In order to deeply explore the main influencing factors of heart failure occurrence and improve the interpretability of classification models, this study used the SHAP method to conduct interpretability analysis on the XGBoost model (Jiasi, 2023). Figure 4A showed the importance ranking of each feature variable in the XGBoost model. It can be seen from the figure that the order of importance is fasting blood glucose, NT-proBNP, blood cholesterol, serum creatinine, triglyceride, LVEF and age, and the importance of these seven characteristic variables is relatively concentrated, which can be regarded as important factors affecting the occurrence of heart failure. Figure 4B showed the distribution of SHAP values for each feature variable, sorted by the importance of each feature from top to bottom. The horizontal axis represents the SHAP value of the model, and the color of the points represents the size of the feature values. Red indicates a large feature value, while blue indicates a small feature value. A positive SHAP value indicates a positive contribution to the model’s prediction of heart failure, while a negative SHAP value indicates a negative contribution to the model’s prediction of heart failure.

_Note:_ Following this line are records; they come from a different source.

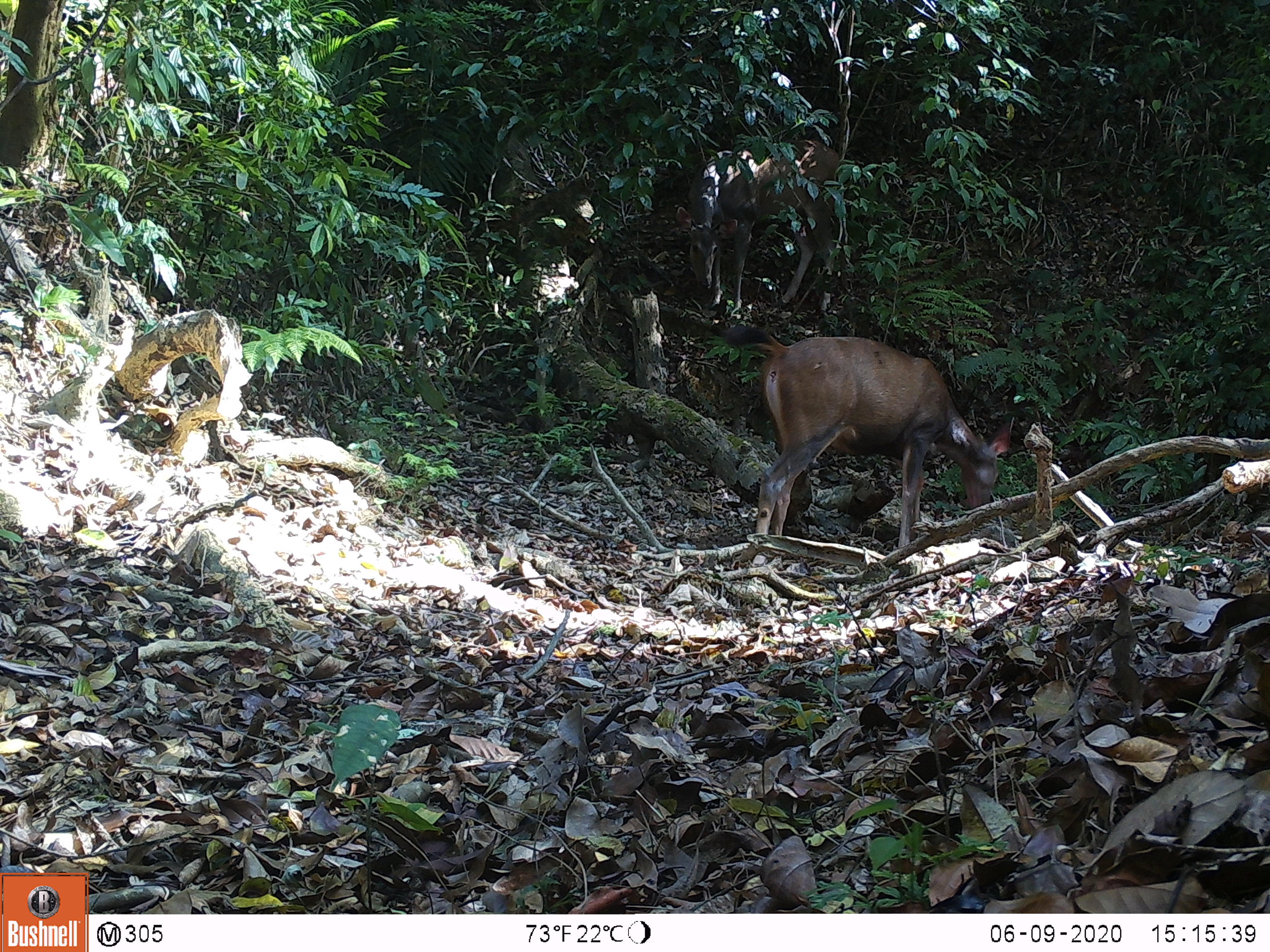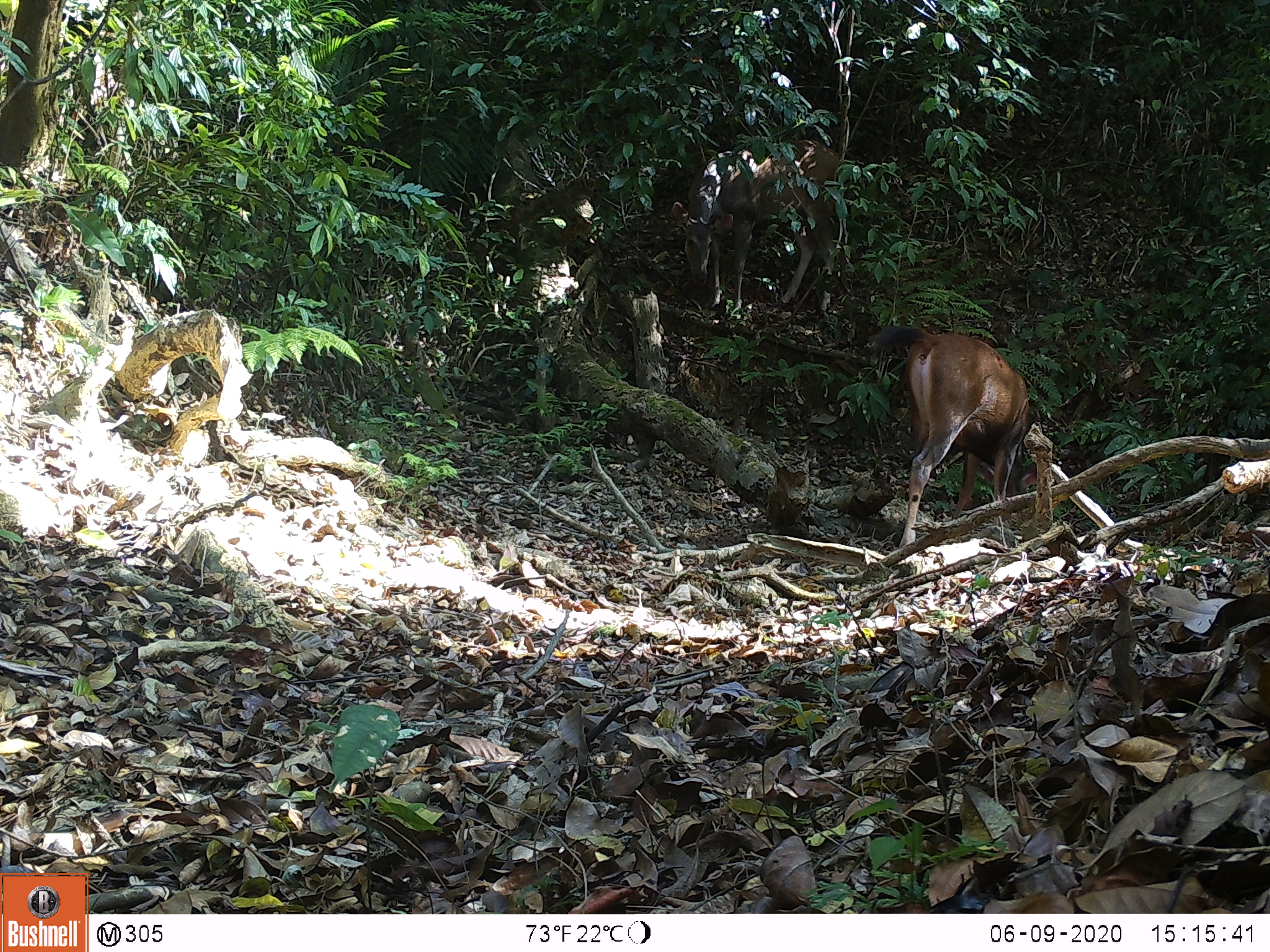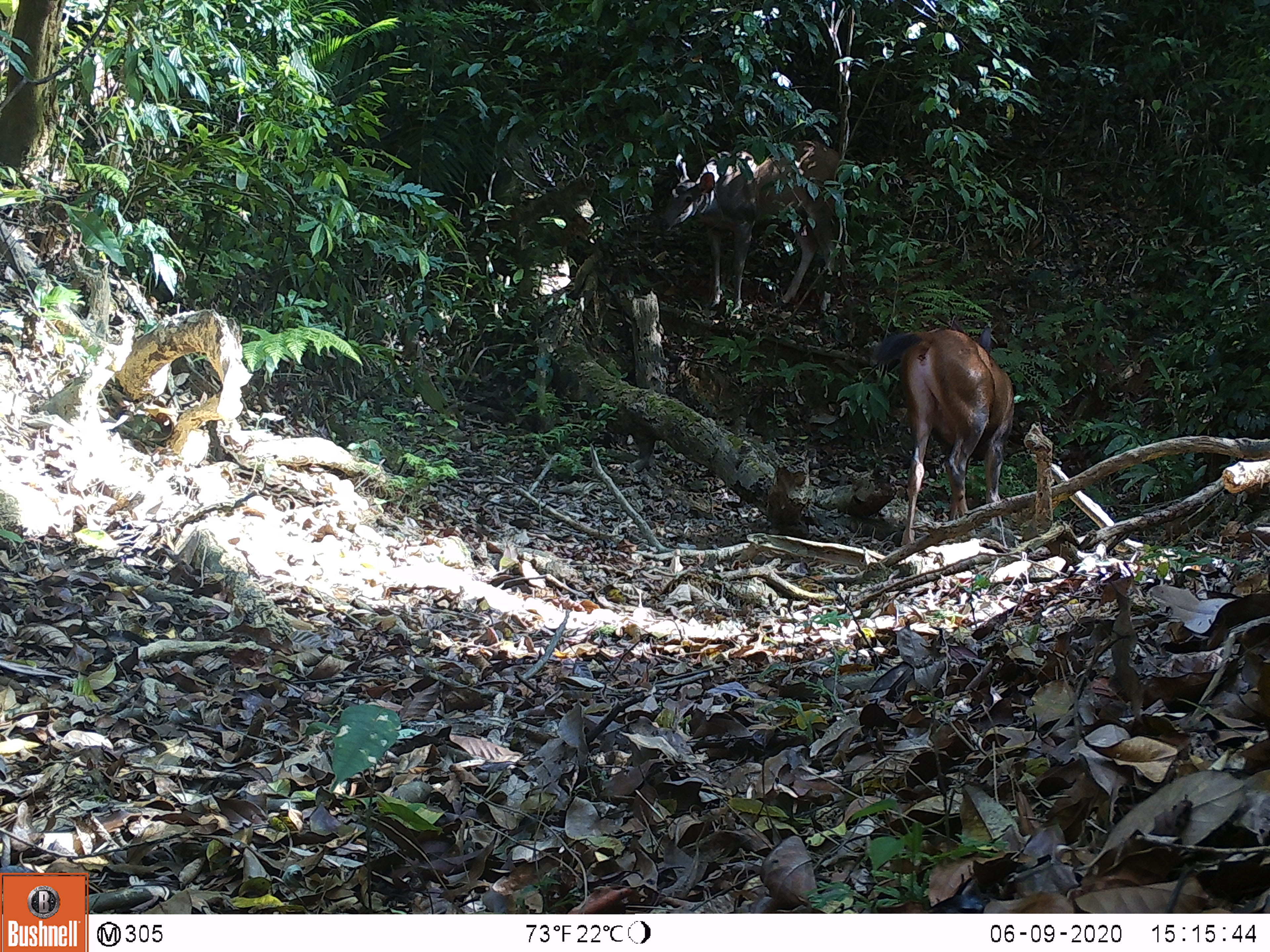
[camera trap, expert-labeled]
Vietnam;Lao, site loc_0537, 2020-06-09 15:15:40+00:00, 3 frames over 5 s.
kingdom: Animalia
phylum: Chordata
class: Mammalia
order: Artiodactyla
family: Cervidae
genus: Rusa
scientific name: Rusa unicolor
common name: sambar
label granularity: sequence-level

It can be seen from Fig. 4B that fasting blood glucose has the greatest impact on the prediction results of the model, and with the increase of fasting blood glucose value, the probability of heart failure predicted by the sample will increase, that is, this feature has a positive impact on the prediction of heart failure, and the trend of NT-proBNP, blood cholesterol, serum creatinine, triglyceride and age is similar. The trend of LVEF is opposite to that of blood cholesterol. As the LVEF value increases, the probability of the sample being diagnosed with heart failure decreases.

The SHAP method can not only analyze the overall influencing factors of the prediction model, but also analyze individual influencing factors (Ruihao et al., 2022). For example, we provide two typical examples to illustrate the interpretability of the model. One postoperative patient without heart failure had a low SHAP prediction score (0.00), as shown in Fig. 5A; while the other postoperative patient who developed heart failure had a high SHAP score (0.98), as shown in Fig. 5B.